L’OEil de l’État

Jusqu’il y a peu, James C. Scott était un nom comme un autre -celui d’un universitaire savant, dont les travaux sur les origines des civilisations humaines n’intéressaient guère que ses collègues directs, fascinés ou irrités par ses thèses iconoclastes. Mais le succès de Zomia (La Découverte, 2013), son livre consacré aux territoires vivant à l’écart de toute mainmise étatique, puis de Homo Domesticus (La Découverte, 2019), sa relecture incendiaire de la « révolution néolithique », ont changé la donne. Soudain, Scott est devenu une des figures chéries de ceux qui s’interrogent sur les raisons pour lesquelles il y a quelque chose de pourri dans notre monde.

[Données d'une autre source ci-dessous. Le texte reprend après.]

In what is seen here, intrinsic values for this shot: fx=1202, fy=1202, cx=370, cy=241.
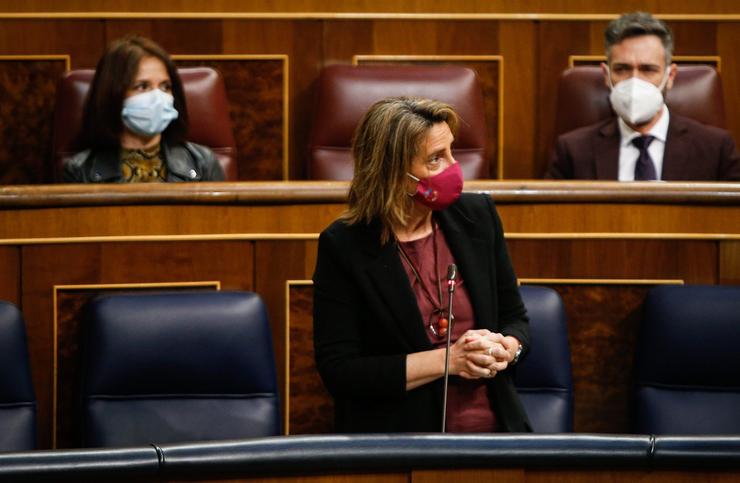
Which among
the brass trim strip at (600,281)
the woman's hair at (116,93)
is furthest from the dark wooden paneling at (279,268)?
the woman's hair at (116,93)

L’OEil de l’État, publié en anglais en 1998, constitue la fondation de ce travail consacré à la mise à jour de l’Histoire longue des destructions occasionnées par les pouvoirs à partir du moment où ils ont voulu se transformer en institutions. Multipliant les exemples de planification ratée, Scott décrit l’échec répété des États, des origines à nos jours, pour faire advenir depuis le haut quoi que ce soit qui ressemble à une véritable amélioration collective -au contraire des savoirs locaux, situés et ancrés sur une expérience directe de l’environnement et du groupe. À la fois récit érudit, accusation implacable et appel à la réconciliation avec la ruse fondamentale des populations humaines, il n’a pas fini de faire causer.

De James C. Scott, éditions La Découverte, traduit de l’anglais (États-Unis) par Olivier Ruchet, 600 pages.